Tansley made his Freudian commitments public in a series
of polemical exchanges defending psychoanalysis in the
Nation and Athenaeum in 1925; the acrimonious
debate began with his favourable review of Freud’s
Case Histories (13 June, 8 August, 12 September).
However, as the year passed, Tansley may have judged
that as a non-medical biologist, his opportunities were
beginning to appear limited in psychoanalytical circles.
The international psychoanalytic movement was rapidly
moving toward a system of Education Committees that
marked the beginning of more strictly hierarchical institutions
devoted to training professional, and frequently medically
qualified, psychoanalysts.108
At the same time, Tansley’s continuing ecological
work was held in increasingly high regard and, in 1926,
he accepted an invitation to re-apply for the Sherardian
Chair of Botany at Oxford.

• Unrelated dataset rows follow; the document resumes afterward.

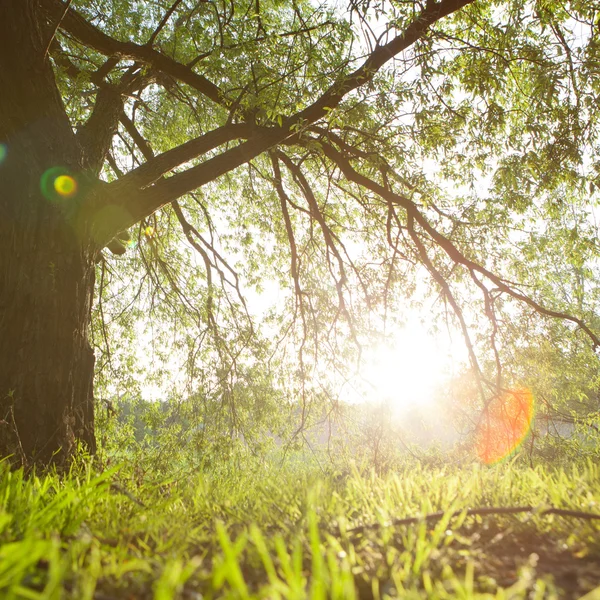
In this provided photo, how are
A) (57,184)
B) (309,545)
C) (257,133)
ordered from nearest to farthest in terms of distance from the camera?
1. (309,545)
2. (57,184)
3. (257,133)

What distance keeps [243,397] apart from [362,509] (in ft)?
16.6

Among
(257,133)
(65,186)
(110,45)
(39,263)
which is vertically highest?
(110,45)

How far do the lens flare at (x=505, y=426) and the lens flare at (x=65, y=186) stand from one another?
4.55 metres

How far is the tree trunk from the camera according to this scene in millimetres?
3059

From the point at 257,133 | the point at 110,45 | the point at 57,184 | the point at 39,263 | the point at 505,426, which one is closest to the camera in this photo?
the point at 39,263

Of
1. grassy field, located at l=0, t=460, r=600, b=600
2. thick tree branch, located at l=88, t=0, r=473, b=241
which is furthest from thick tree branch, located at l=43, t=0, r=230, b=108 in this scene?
grassy field, located at l=0, t=460, r=600, b=600

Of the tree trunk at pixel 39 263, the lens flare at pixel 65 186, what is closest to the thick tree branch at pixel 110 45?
the tree trunk at pixel 39 263

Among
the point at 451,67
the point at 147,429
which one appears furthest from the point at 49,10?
the point at 147,429

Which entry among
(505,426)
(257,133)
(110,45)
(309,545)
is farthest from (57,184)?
(505,426)

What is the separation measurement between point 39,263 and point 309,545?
342 centimetres

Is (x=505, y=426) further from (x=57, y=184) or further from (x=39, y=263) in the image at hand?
(x=57, y=184)

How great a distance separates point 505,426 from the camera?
4340mm

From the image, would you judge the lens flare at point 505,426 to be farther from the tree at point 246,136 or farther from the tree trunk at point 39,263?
the tree trunk at point 39,263

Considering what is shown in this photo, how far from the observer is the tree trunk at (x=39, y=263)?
10.0 feet
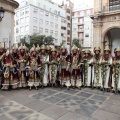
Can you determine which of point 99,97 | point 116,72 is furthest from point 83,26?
point 99,97

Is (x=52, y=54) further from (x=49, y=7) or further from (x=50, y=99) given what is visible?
(x=49, y=7)

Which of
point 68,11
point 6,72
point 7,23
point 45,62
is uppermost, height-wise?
point 68,11

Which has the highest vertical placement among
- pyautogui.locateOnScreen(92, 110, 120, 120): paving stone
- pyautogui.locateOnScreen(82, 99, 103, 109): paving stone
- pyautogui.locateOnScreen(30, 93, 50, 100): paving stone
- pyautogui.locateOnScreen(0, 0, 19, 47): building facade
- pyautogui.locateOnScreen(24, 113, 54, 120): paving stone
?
pyautogui.locateOnScreen(0, 0, 19, 47): building facade

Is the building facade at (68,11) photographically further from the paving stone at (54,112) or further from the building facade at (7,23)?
the paving stone at (54,112)

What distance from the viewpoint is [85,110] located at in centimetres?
386

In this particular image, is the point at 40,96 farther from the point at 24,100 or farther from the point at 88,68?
the point at 88,68

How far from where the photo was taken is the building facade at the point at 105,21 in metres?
16.6

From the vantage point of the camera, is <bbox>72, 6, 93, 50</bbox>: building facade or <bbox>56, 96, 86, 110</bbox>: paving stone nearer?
<bbox>56, 96, 86, 110</bbox>: paving stone

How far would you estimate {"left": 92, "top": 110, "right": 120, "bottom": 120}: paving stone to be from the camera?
3.44 metres

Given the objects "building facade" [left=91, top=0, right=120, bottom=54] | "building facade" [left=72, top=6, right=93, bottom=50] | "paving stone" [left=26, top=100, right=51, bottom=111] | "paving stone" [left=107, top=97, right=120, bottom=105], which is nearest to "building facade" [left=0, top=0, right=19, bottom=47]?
"paving stone" [left=26, top=100, right=51, bottom=111]

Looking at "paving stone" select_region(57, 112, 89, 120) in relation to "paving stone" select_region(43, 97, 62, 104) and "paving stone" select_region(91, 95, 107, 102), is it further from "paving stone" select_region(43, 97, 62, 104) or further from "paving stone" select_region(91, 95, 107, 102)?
"paving stone" select_region(91, 95, 107, 102)

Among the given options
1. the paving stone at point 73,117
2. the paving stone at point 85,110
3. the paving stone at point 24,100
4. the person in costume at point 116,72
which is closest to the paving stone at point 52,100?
the paving stone at point 24,100

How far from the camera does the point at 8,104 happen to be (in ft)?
13.8

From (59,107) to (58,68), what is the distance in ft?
8.53
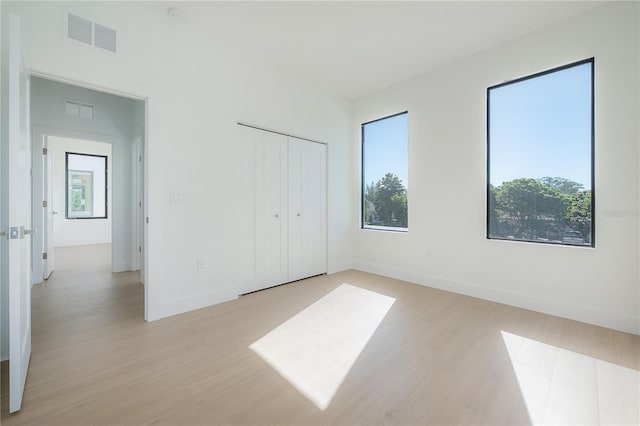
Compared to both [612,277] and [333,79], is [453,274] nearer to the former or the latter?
[612,277]

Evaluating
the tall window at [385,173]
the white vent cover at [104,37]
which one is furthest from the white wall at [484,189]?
the white vent cover at [104,37]

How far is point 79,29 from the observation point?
2312 millimetres

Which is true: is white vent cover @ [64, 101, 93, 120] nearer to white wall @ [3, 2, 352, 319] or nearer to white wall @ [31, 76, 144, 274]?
white wall @ [31, 76, 144, 274]

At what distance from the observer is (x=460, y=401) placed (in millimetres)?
1598

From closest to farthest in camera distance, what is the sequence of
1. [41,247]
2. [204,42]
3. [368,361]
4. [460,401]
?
1. [460,401]
2. [368,361]
3. [204,42]
4. [41,247]

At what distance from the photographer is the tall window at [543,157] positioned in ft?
9.02

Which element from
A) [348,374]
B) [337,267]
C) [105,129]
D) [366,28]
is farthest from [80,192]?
[348,374]

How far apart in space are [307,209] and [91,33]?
301cm

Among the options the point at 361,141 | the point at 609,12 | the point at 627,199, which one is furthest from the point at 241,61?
the point at 627,199

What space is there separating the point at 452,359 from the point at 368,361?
62 cm

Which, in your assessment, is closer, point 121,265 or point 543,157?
point 543,157

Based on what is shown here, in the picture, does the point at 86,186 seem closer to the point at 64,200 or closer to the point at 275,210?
the point at 64,200

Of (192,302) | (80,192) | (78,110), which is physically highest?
(78,110)

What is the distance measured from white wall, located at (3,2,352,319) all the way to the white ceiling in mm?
272
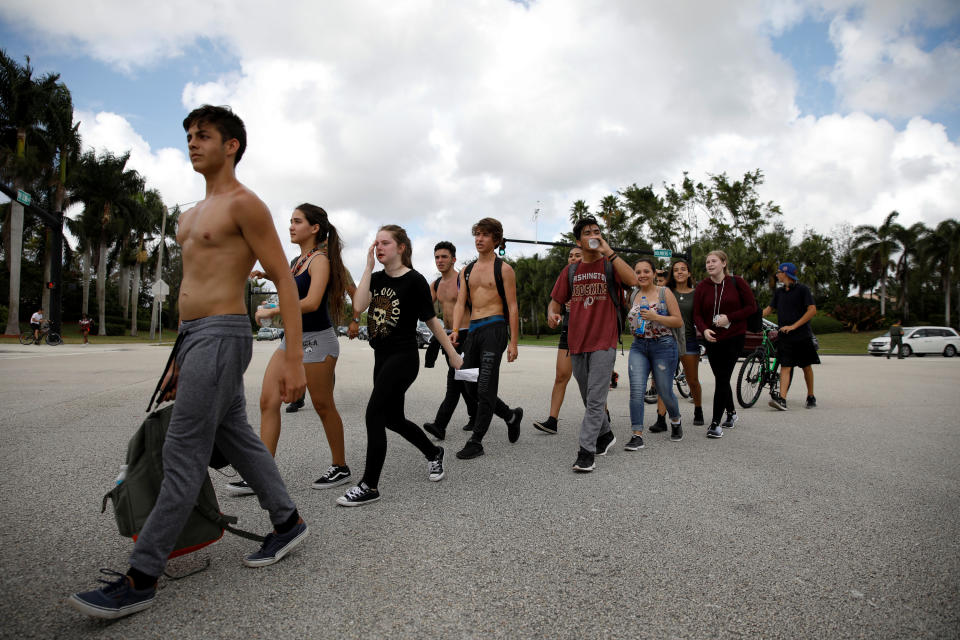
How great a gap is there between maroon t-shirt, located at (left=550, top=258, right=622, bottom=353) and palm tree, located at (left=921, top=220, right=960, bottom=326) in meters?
63.4

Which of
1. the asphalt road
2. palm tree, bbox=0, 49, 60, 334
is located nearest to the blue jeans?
the asphalt road

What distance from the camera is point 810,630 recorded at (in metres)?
2.14

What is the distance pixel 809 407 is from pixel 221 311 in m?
8.04

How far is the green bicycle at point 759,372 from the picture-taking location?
27.0 ft

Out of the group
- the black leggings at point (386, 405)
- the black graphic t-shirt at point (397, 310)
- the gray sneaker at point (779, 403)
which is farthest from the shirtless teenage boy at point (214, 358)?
the gray sneaker at point (779, 403)

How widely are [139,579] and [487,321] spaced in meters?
3.48

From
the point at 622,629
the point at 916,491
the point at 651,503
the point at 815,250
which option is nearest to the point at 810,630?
the point at 622,629

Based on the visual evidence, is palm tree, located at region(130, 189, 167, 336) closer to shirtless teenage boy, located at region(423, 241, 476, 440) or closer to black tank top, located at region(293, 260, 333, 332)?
shirtless teenage boy, located at region(423, 241, 476, 440)

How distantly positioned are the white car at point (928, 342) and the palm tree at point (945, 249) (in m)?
35.3

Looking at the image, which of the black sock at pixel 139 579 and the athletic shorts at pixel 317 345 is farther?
the athletic shorts at pixel 317 345

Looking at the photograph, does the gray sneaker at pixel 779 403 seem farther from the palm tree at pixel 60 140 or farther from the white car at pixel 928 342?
the palm tree at pixel 60 140

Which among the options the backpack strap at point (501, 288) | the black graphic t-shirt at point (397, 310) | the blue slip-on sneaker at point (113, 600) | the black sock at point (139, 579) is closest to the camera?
the blue slip-on sneaker at point (113, 600)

Although his career path
was now clear, Tansley remained a champion of psychoanalytic
science, hoping for it to evolve as more of an ‘open
city’89
than a ‘defensively stocked camp’, and left
a number of unpublished psychoanalytic papers. Tansley’s
final book, completed in 1952, was Mind and Life:
An Essay in Simplification, an overarching synthesis
of the twin preoccupations of his professional career.87
Tansley continued to correspond with Freud113
and Freudian circles. After Freud’s death, Tansley
provided the Royal Society with a beautifully crafted
obituary. Sir Harry Godwin, Tansley’s former student
and esteemed colleague, perceptively noted that nearly
all of the gifts that Tansley described in Freud were
ones that he ‘unconsciously acknowledged’
as attributes they held in common: they were ‘full
of attractive ironic humour and with a very pungent
wit’ and ‘free from illusions about human
nature’.116
Godwin also related that Tansley, when asked at an Oxford
gathering ‘to name the man who, since the birth
of Christ, would prove to have had the most lasting
influence upon the world, unhesitatingly chose Freud’.
When pondering Tansley’s profound conflicts or
potential connections between his ecological and psychological
pursuits, no doubt that is a choice to keep in mind.